Barely two years since suffering one of the biggest data breaches in the world, international hotel chain Marriott International has fallen victim to another data breach. According to a release from the hotel chain, the breach occurred earlier this year and has affected the personal details of 5.2 million guests. Compromised information included contact details, birth dates, as well as customer loyalty programs and guest preferences.
The information was believed to be accessed using the login credentials of two employees at a franchise property. The activity was believed to be started somewhere in mid-January 2020. Upon discovery, Marriot International confirmed that the login credentials were disabled, and immediately began an investigation, implemented heightened monitoring, and arranged resources to inform and assist guests. Internal and external security teams have been reported working hard to investigate the incident, implement additional security measures, and address what was found.
To guard against the information involved being used for phishing or social engineering attempts or attempts to access and use the points in Marriott Bonvoy accounts, users have been advised to take a number of precautionary steps including resetting their passwords and be vigilant towards phishing emails.

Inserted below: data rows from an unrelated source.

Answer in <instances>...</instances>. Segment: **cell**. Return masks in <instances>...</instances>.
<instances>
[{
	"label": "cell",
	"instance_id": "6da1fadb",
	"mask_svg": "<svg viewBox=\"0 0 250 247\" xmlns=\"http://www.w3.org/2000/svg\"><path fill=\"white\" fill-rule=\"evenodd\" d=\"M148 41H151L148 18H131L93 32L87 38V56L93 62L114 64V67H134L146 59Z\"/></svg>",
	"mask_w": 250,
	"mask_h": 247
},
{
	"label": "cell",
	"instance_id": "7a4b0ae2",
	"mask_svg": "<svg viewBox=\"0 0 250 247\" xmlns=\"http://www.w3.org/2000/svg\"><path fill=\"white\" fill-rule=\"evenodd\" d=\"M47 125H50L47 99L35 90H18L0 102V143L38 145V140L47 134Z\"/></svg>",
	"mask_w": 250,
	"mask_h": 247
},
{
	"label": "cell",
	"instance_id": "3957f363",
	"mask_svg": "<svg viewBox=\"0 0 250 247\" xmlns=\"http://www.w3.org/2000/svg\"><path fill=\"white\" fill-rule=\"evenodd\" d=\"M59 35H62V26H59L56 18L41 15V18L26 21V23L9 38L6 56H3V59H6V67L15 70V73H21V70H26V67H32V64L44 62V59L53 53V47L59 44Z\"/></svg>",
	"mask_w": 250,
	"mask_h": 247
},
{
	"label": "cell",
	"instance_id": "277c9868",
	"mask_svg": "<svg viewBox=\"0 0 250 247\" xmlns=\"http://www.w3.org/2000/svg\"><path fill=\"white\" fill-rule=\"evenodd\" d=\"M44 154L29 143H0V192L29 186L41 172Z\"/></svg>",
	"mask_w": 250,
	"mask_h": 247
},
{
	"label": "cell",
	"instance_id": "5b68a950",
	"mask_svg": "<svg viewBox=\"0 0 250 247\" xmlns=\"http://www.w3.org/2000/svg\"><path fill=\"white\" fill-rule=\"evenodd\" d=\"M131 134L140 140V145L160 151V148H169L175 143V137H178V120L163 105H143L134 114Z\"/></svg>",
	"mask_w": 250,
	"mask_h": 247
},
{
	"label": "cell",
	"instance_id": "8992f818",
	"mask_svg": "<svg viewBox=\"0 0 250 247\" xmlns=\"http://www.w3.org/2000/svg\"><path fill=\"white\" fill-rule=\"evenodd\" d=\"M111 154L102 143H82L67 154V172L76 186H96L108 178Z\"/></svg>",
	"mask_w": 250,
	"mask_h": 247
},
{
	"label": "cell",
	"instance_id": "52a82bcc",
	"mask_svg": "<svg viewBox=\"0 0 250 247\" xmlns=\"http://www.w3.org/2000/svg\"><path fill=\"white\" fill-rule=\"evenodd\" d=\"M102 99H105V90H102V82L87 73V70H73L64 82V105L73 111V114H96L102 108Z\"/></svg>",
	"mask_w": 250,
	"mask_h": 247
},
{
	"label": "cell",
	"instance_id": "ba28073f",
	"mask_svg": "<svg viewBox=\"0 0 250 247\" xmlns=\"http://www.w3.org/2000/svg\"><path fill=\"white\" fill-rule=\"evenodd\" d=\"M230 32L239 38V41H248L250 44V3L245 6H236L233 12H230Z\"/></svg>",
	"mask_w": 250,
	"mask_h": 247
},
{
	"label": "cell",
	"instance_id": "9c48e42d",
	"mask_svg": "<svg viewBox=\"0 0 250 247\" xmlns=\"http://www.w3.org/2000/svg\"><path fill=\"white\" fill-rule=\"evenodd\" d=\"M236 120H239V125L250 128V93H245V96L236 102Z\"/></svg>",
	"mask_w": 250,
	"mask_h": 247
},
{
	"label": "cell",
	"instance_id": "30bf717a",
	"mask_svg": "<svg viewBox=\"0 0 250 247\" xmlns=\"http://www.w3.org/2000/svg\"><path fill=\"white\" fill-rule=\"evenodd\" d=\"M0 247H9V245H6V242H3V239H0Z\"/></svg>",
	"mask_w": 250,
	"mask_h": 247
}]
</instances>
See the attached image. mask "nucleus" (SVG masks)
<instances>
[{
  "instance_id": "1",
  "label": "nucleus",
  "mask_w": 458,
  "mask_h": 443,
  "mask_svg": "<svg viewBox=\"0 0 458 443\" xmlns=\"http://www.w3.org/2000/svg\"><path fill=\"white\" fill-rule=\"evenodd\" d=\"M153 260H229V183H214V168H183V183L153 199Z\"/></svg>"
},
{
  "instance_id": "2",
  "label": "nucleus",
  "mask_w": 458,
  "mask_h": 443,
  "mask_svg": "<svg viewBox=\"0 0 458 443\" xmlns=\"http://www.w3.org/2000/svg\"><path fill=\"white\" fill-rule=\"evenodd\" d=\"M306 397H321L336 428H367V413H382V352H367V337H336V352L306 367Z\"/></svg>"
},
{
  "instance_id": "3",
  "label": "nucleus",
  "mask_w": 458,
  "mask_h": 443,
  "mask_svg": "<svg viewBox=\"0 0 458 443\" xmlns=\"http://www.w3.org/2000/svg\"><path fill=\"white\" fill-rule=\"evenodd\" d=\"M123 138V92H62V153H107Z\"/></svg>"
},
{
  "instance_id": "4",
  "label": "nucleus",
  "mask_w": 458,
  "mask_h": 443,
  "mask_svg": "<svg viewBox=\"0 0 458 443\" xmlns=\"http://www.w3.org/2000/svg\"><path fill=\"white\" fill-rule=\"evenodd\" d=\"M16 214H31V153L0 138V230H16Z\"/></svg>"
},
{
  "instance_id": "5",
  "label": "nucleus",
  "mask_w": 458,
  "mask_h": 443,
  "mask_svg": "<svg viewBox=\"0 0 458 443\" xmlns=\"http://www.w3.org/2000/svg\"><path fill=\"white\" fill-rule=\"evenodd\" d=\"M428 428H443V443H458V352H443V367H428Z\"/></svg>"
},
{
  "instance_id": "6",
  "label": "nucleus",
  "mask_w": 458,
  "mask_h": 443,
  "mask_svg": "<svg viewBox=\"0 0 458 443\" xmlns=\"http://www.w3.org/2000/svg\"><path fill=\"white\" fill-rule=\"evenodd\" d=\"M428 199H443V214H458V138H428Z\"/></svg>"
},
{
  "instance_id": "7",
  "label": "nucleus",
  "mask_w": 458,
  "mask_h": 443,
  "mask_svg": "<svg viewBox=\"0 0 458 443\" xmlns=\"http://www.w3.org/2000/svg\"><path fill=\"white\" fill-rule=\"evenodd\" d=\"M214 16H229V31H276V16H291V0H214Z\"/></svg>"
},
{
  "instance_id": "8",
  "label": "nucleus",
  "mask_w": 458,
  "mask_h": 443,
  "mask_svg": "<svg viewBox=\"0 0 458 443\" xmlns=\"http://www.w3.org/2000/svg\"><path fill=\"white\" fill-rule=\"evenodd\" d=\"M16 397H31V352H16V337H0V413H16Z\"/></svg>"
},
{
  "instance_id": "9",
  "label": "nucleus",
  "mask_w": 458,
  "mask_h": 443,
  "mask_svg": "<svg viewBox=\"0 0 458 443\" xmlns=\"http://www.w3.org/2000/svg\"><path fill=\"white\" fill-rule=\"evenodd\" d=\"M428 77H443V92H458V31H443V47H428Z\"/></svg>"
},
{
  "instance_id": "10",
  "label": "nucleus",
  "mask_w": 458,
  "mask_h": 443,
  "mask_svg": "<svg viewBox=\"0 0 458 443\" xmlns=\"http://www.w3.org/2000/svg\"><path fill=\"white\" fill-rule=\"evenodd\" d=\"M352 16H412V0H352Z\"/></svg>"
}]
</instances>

According to Tim Mackey, Principal Security Strategist at Synopsys Software Integrity Group, this data breach at Marriott International highlights the importance of performing a detailed threat model on business operations and then implementing appropriate monitoring controls to ensure that threat vectors can be quickly identified. In this case, the attack vector was via compromised employee credentials. Those credentials provided access to guest services within individual properties under the Marriott brand.

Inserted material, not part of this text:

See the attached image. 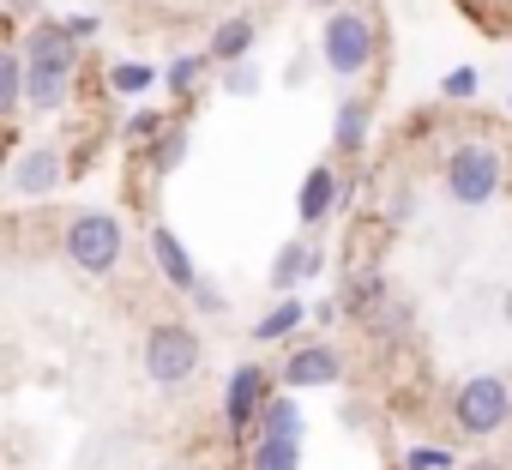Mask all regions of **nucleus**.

He added that since employees often have access to sensitive customer data, creating appropriate alerts to detect credential misuse is particularly difficult. Examples of behaviours to look out for include: time of day (i.e. is the employee clocked in), scope of access (i.e. is the accessed data outside of their normal role), and volume of data (i.e. is the access consistent with how an employee would access data to address customer requirements).
Implementing such controls requires organisations to look not only at the application security and how it is deployed, but the intended usage patterns incorporating human factors data.